1906 – Death of John Richardson Wigham.

John Richardson Wigham was one of the greatest figures in lighthouse engineering. He was born to a Quaker family in Newington, Edinburgh, Scotland on 15 January 1829. He died in Dublin 16 November 1906.

His father, Henry, operated a mill for the manufacture of shawls. When he was 15 years old he was apprenticed to his brother-in-law Joshua Edmundson in Capel Street, Dublin. Edmundson & Co. dealt in iron-mongery, ran a brass foundry, and carried out tin plate working and japanning (metal paintwork). After John joined, they also provided gas generation plants. On 26 January 1848, Joshua unexpectedly died. Though John was only 19 years old, he took over operation of the company and provided for his sister and her children.

Despite his relative youth and limited education John Wigham proved to be a very successful businessman. He concentrated on the provision of more efficient gas-plants of his own design, and Edmundson & Co prospered.

Wigham’s relatives, in Scotland, were involved in shipbuilding, and he developed an interest in lighting used as a navigational aid at sea. Initially, buoys only had bells to warn mariners at night: the difficulty lay in designing an oil-lamp which could burn while unattended and not be extinguished by waves and storms. The first successful lighted buoy was patented by John Wigham in 1861. It was installed in the river Clyde.

In 1863 Wigham was given a grant by the Dublin Ballast Board to develop a system for gas illumination of lighthouses. In 1865 the Baily Lighthouse at Howth Head was fitted with Wigham’s new gas burner, which was 4 times more powerful than equivalent oil lights. An improved design, installed in the Baily light in 1868, was 13 times more powerful than the most brilliant light then known, according to the scientist John Tyndall, an advisor to the United Kingdom’s lighthouse authority, Trinity House.

In 1870, the light at Wicklow Head was fitted with Wigham’s patent intermittent flashing mechanism, which timed the gas supply by means of clockwork. When this mechanism was combined with a revolving lens in Rockabill Lighthouse, the world’s first lighthouse with a group-flashing characteristic was produced.

Wigham had a long-standing rivalry with the Engineer-in-Chief of Trinity House, James Nicholas Douglass, which erupted over trials of rival gas, oil and electric illumination systems conducted at South Foreland Lighthouse, Dover, in the early 1880s. Tyndall, still acting as a scientific consultant, accused Douglass of using his position to influence the trials’ outcome and ensure the adoption of his own patents over those of Wigham. Wigham also stated that Douglass had used elements of one of his rejected designs. As a result of the dispute, Tyndall resigned, while Wigham was eventually paid £2500 by the Board of Trade for patent infringement.

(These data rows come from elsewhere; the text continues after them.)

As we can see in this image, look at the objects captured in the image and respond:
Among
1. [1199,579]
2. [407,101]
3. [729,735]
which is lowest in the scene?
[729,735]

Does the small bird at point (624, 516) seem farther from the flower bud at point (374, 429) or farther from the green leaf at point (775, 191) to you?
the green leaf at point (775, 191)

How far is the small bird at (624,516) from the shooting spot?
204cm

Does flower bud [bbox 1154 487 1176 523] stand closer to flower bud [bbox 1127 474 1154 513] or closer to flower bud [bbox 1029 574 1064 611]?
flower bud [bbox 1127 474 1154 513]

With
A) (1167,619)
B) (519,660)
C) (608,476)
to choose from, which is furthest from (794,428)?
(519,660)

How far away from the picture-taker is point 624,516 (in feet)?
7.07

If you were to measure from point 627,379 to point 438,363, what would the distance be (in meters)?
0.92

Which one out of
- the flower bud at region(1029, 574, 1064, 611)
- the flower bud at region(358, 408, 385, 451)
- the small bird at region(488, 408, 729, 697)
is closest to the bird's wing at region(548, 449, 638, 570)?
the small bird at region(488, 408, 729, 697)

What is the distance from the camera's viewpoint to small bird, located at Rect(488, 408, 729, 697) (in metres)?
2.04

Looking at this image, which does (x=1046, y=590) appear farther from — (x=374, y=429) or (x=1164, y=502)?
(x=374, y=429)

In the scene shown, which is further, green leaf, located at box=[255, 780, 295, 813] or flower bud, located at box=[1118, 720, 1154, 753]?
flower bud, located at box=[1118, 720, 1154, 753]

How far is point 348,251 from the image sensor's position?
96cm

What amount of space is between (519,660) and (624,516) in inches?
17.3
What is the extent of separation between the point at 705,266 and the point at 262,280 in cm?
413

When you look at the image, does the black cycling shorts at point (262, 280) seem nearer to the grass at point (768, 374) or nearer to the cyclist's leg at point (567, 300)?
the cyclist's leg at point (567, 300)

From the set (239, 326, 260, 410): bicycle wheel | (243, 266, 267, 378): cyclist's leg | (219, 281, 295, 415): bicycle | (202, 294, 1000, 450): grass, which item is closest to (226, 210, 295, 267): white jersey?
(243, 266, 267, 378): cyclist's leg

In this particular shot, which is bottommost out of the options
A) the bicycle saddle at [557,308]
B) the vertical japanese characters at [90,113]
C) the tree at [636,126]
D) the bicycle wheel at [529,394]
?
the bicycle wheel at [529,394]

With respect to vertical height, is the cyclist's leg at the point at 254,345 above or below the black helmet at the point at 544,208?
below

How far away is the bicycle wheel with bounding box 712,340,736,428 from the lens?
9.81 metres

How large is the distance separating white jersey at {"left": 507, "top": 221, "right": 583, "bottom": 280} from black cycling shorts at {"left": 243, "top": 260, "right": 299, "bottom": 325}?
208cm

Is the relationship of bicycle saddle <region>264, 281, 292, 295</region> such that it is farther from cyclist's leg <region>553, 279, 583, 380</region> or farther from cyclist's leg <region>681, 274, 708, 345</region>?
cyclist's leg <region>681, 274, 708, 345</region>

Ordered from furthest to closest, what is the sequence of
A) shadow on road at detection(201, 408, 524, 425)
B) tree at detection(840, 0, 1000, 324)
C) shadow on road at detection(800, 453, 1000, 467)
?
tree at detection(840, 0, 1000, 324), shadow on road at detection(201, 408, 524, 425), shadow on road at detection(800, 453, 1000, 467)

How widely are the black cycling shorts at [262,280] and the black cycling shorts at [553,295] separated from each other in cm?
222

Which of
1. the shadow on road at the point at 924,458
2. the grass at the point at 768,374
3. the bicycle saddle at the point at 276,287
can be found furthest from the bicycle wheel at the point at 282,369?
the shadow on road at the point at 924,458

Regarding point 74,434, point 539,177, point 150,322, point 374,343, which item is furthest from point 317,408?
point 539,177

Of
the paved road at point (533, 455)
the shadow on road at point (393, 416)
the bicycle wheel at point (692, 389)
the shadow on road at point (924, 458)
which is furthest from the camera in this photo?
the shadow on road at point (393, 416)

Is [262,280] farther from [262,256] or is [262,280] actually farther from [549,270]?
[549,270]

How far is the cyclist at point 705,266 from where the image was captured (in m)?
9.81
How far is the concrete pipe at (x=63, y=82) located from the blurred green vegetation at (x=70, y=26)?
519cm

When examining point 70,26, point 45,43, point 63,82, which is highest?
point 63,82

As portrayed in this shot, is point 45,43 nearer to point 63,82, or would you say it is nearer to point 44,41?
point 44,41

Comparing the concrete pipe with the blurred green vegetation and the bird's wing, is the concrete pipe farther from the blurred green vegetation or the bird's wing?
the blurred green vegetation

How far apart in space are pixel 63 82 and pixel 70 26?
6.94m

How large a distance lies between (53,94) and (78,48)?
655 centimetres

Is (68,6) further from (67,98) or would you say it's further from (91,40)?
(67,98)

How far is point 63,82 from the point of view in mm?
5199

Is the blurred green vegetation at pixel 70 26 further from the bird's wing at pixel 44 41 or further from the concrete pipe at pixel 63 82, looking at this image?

Wigham made many other inventions, largely in the area of maritime safety. He invented new oil-lamps, gas-lights and electric-lights, gas-powered fog signals, buoys, petroleum-fuelled buoy lights and acetylene lighting equipment. He was working on new electric illumination systems at the time of his death in 1906. Lights supplied by Edmundson & Co were used in lighthouses all over the globe; the firm still exists today as F. Barrett & Co, of Dublin.

Wigham was also director and vice-chairman of the Dublin United Tramways Company, and latterly president of the Dublin Chamber of Commerce. An advocate of temperance, he twice turned down a knighthood due to his religious beliefs.

He is buried in the Quaker cemetery at Blackrock, Dublin.